# ENTRIES SHOWN:
* * * * * * *
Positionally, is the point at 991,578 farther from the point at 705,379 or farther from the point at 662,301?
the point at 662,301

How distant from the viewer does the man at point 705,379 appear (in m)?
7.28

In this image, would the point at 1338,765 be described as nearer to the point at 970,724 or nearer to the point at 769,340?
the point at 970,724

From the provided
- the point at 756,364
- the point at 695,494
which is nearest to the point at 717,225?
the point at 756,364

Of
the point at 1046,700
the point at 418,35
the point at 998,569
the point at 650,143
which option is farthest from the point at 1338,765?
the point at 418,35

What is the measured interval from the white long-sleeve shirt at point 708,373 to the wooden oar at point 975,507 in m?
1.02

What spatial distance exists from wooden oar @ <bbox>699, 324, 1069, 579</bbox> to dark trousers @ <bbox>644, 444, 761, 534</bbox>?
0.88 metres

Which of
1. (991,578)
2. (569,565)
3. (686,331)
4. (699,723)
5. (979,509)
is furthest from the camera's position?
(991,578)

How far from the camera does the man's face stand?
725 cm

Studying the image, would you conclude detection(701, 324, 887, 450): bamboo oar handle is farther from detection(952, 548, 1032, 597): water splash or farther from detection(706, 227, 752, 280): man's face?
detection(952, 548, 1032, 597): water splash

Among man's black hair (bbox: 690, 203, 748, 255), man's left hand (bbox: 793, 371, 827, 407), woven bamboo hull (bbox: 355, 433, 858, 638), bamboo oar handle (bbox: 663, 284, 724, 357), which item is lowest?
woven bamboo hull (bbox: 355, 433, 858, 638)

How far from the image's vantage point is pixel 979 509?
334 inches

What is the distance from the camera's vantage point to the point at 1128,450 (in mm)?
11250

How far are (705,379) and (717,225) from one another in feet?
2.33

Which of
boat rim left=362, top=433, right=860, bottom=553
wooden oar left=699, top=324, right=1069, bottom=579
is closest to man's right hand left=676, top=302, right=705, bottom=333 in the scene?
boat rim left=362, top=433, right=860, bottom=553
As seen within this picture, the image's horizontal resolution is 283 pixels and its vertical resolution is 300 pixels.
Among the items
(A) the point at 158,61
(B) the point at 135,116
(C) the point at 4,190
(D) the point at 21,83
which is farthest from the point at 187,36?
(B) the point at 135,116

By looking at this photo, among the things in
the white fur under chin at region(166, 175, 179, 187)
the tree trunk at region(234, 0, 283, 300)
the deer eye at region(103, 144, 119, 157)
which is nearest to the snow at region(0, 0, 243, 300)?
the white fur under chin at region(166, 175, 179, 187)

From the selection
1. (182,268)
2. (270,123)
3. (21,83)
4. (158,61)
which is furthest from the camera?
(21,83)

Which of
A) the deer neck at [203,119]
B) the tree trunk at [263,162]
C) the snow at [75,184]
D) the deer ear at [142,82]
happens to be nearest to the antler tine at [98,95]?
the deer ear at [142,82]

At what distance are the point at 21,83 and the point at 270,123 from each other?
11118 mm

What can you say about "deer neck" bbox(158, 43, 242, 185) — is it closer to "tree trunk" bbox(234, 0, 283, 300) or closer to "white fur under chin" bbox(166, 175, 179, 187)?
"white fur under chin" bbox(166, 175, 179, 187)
* * * * * * *
Every line from the one holding "Among man's black" through the final line of the listing must be echoed exactly; leave out all other lines.

# OUTPUT:
Among man's black hair (bbox: 690, 203, 748, 255), man's left hand (bbox: 793, 371, 827, 407), woven bamboo hull (bbox: 355, 433, 858, 638), bamboo oar handle (bbox: 663, 284, 724, 357), which item is lowest?
woven bamboo hull (bbox: 355, 433, 858, 638)

How far from the image's vantage point is pixel 979 509?
334 inches

What is the distance from the camera's vantage point to the point at 1128,450 (in mm)?
11250

How far are (705,379) and (717,225) from one another in feet?
2.33

Which of
boat rim left=362, top=433, right=860, bottom=553
wooden oar left=699, top=324, right=1069, bottom=579
is closest to man's right hand left=676, top=302, right=705, bottom=333 in the scene?
boat rim left=362, top=433, right=860, bottom=553
As seen within this picture, the image's horizontal resolution is 283 pixels and its vertical resolution is 300 pixels.
Among the items
(A) the point at 158,61
(B) the point at 135,116
(C) the point at 4,190
(D) the point at 21,83
which is farthest from the point at 187,36?
(B) the point at 135,116

By looking at this photo, among the things in
the white fur under chin at region(166, 175, 179, 187)
the tree trunk at region(234, 0, 283, 300)
the deer eye at region(103, 144, 119, 157)
which is nearest to the snow at region(0, 0, 243, 300)?
the white fur under chin at region(166, 175, 179, 187)

From the selection
1. (182,268)
2. (270,123)
3. (21,83)
4. (158,61)
which is furthest from the camera?
(21,83)

Which of
A) the deer neck at [203,119]
B) the tree trunk at [263,162]
C) the snow at [75,184]
D) the deer ear at [142,82]
happens to be nearest to the antler tine at [98,95]?
the deer ear at [142,82]

At what distance are the point at 21,83 and the point at 270,123 from each other?
11118 mm

What can you say about "deer neck" bbox(158, 43, 242, 185) — is it closer to "tree trunk" bbox(234, 0, 283, 300) or closer to "white fur under chin" bbox(166, 175, 179, 187)?
"white fur under chin" bbox(166, 175, 179, 187)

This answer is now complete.